Realtime Pipeline: Overview

A realtime analytics pipeline ingests user behavior events, enriches and aggregates them, and makes the results queryable within seconds. This powers product analytics dashboards, user funnel analysis, and real-time alerting.

The Problem Space

Product analytics at scale has unique characteristics:

  • Write-heavy: 100:1 write-to-read ratio for event ingestion
  • Append-only: Events never change after recording
  • Time-series oriented: Most queries filter by time range
  • Aggregation-heavy: Count distinct users, funnel conversion rates, retention cohorts
  • High cardinality: Millions of distinct user IDs, session IDs, event properties
  • Late-arriving data: Mobile apps batch events and send when connectivity resumes

These characteristics make traditional RDBMS unsuitable.
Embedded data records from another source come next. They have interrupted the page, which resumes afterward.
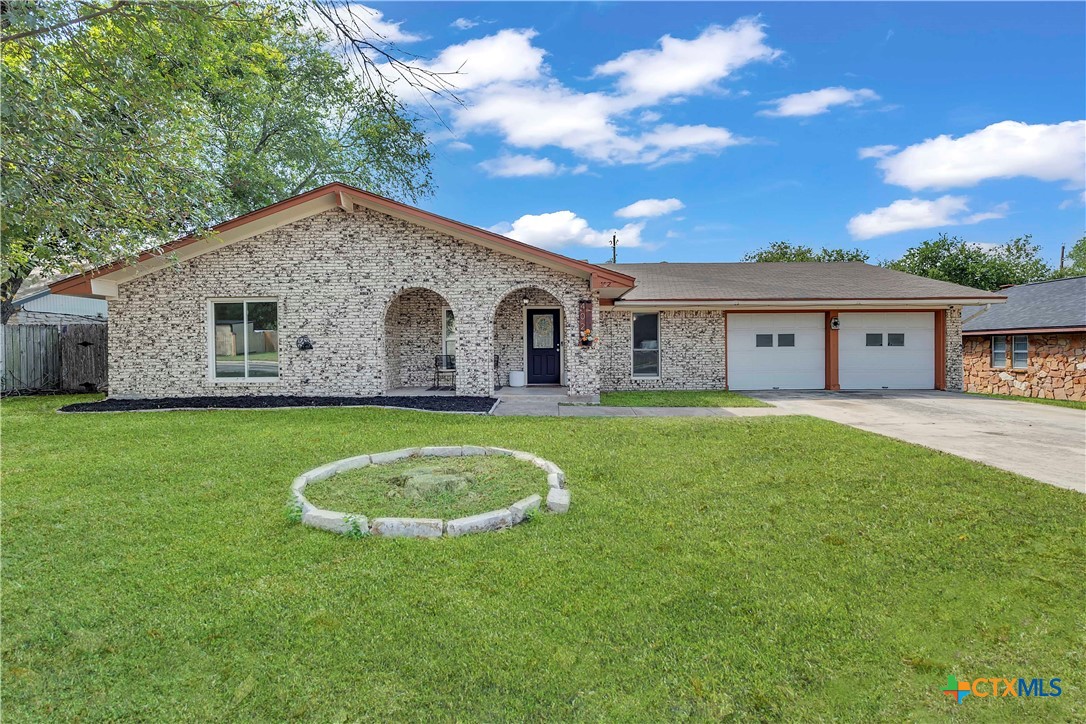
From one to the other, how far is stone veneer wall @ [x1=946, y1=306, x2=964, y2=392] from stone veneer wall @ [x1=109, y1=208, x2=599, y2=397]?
34.6 feet

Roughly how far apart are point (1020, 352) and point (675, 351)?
450 inches

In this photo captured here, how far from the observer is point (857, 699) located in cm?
209

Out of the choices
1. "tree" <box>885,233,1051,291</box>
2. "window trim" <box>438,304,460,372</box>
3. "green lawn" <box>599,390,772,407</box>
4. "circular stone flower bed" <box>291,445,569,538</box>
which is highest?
"tree" <box>885,233,1051,291</box>

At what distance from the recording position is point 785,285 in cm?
1479

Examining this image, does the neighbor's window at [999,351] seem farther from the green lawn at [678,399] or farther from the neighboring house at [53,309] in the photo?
the neighboring house at [53,309]

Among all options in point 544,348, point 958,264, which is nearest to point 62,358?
point 544,348

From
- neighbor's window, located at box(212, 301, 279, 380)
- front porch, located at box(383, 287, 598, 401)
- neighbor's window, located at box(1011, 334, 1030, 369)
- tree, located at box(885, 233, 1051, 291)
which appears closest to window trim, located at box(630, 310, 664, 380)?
front porch, located at box(383, 287, 598, 401)

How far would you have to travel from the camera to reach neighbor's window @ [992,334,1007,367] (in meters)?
16.4

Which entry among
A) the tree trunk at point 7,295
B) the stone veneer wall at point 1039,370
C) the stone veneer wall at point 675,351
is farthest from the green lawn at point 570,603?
the stone veneer wall at point 1039,370

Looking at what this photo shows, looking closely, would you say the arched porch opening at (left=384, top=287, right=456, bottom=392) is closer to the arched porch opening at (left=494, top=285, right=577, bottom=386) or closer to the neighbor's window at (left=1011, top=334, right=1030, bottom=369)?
the arched porch opening at (left=494, top=285, right=577, bottom=386)

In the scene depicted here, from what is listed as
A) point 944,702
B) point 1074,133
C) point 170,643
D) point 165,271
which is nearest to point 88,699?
point 170,643

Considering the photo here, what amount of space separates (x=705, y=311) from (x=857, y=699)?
12598mm

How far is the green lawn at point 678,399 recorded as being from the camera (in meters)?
10.8

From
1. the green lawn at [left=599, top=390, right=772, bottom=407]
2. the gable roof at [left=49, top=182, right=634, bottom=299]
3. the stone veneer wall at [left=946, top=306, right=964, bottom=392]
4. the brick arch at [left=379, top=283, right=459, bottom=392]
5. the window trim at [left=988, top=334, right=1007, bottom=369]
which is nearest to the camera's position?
the gable roof at [left=49, top=182, right=634, bottom=299]
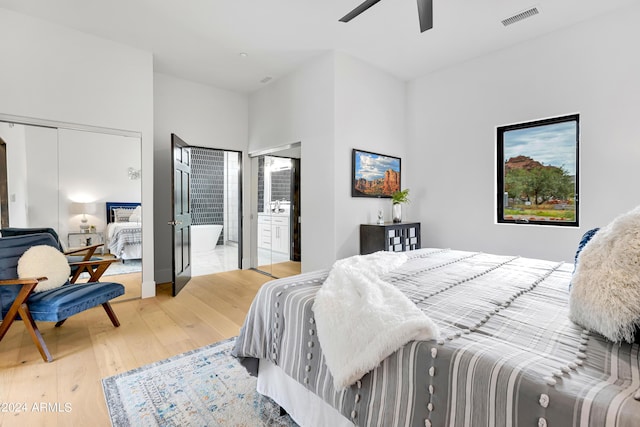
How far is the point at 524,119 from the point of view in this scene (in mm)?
3541

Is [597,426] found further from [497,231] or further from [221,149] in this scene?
[221,149]

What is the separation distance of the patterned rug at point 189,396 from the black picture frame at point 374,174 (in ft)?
8.27

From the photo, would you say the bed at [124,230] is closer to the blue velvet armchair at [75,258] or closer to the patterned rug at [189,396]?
the blue velvet armchair at [75,258]

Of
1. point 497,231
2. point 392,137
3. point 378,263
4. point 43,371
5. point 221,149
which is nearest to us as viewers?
point 378,263

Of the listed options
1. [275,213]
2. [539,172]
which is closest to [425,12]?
[539,172]

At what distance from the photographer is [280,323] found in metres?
1.47

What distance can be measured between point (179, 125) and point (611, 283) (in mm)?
4893

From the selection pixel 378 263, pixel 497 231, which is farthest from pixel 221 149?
pixel 497 231

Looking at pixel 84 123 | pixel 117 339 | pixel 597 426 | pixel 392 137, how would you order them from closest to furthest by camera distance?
pixel 597 426 < pixel 117 339 < pixel 84 123 < pixel 392 137

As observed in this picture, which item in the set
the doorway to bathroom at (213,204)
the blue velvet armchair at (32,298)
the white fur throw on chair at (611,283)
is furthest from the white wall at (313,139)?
the white fur throw on chair at (611,283)

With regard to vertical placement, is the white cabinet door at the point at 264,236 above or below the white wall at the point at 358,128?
below

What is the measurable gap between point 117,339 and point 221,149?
3.20 m

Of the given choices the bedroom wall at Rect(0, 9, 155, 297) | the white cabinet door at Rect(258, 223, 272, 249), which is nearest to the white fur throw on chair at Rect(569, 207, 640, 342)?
the bedroom wall at Rect(0, 9, 155, 297)

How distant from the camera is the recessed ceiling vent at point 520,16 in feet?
9.70
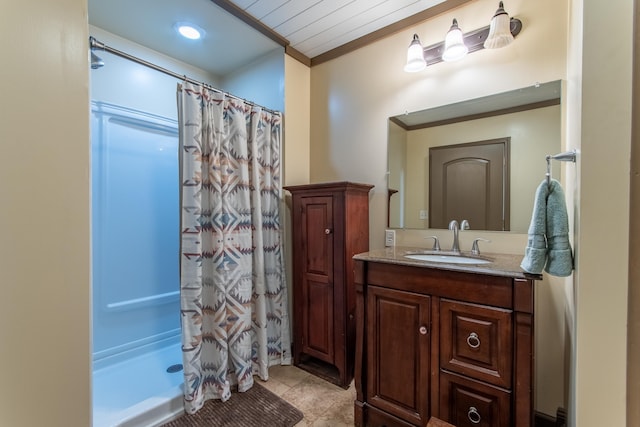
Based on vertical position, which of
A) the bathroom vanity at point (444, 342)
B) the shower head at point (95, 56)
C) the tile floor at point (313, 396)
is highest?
the shower head at point (95, 56)

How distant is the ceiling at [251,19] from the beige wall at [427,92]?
0.50 feet

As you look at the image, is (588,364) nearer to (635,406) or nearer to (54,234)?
(635,406)

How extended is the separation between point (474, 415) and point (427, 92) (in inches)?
70.2

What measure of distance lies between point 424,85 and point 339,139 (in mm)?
714

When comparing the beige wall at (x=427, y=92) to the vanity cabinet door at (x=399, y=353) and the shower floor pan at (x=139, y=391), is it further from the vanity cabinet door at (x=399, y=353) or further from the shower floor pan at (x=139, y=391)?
the shower floor pan at (x=139, y=391)

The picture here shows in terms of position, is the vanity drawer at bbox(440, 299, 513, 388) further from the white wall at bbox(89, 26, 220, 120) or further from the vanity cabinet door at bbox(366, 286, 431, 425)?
the white wall at bbox(89, 26, 220, 120)

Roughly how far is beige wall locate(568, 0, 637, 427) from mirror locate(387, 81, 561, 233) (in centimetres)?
95

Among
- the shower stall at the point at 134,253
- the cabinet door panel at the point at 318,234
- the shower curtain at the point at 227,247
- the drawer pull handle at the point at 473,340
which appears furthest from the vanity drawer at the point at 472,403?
the shower stall at the point at 134,253

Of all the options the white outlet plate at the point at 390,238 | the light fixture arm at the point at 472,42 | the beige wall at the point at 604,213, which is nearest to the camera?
the beige wall at the point at 604,213

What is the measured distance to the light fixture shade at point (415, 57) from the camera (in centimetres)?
174

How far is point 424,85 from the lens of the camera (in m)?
1.83

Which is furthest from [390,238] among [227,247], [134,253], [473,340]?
[134,253]

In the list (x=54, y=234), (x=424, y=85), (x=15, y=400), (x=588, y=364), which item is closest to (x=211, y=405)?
(x=15, y=400)

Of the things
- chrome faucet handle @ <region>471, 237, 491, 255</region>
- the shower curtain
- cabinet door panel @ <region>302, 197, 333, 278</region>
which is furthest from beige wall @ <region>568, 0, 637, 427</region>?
the shower curtain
The pipeline uses purpose-built tools for each stage.

Pipeline Overview

Scale Reference Points

TierEvents/SecondStorage (90 days)Query Latency
Startup100-1k50-500 GB< 1 second
Growth1k-10k500 GB-5 TB1-5 seconds
Scale10k-100k5-50 TB2-10 seconds
Enterprise100k+50 TB+Custom

This blueprint targets the Growth-Scale tier (1k-100k events/second).

Technology Choices

Why Kafka?

  • Persistent, replayable log (events can be reprocessed)
  • At-least-once delivery with consumer offset management
  • Horizontal scaling via partitions
  • Consumer groups allow multiple independent pipeline stages
  • Schema evolution via Schema Registry (Avro/Protobuf)

Alternatives considered:

  • AWS Kinesis: Easier operations, but 7-day retention limit, no consumer groups
  • Redis Streams: Great for low volume, but limited retention and reprocessing
  • RabbitMQ: Message queue (not log), no replay capability
  • Google Pub/Sub: Good managed option if already on GCP

Why ClickHouse?

  • Columnar storage: 100x faster than Postgres for analytical queries
  • High compression: 10x storage reduction vs. row storage
  • Vectorized query execution: SIMD instructions for aggregations
  • MergeTree engine: optimized for time-series data
  • Materialized views: pre-aggregate common queries at insert time

Alternatives considered:

  • Apache Druid: More complex operations, Zookeeper dependency
  • TimescaleDB: Better for SQL familiarity, but slower at ClickHouse's cardinality scale
  • BigQuery: Managed, but 1-5 second query latency vs. ClickHouse's sub-second
  • Redshift: Column-oriented but slower and more expensive per query

For < 100k events/second, a simple Node.js consumer with ioredis for state is sufficient and dramatically simpler to operate. Apache Flink adds:

  • Distributed operator state
  • Exactly-once semantics via checkpointing
  • Advanced windowing functions

Add Flink when you need exactly-once guarantees at > 50k events/second.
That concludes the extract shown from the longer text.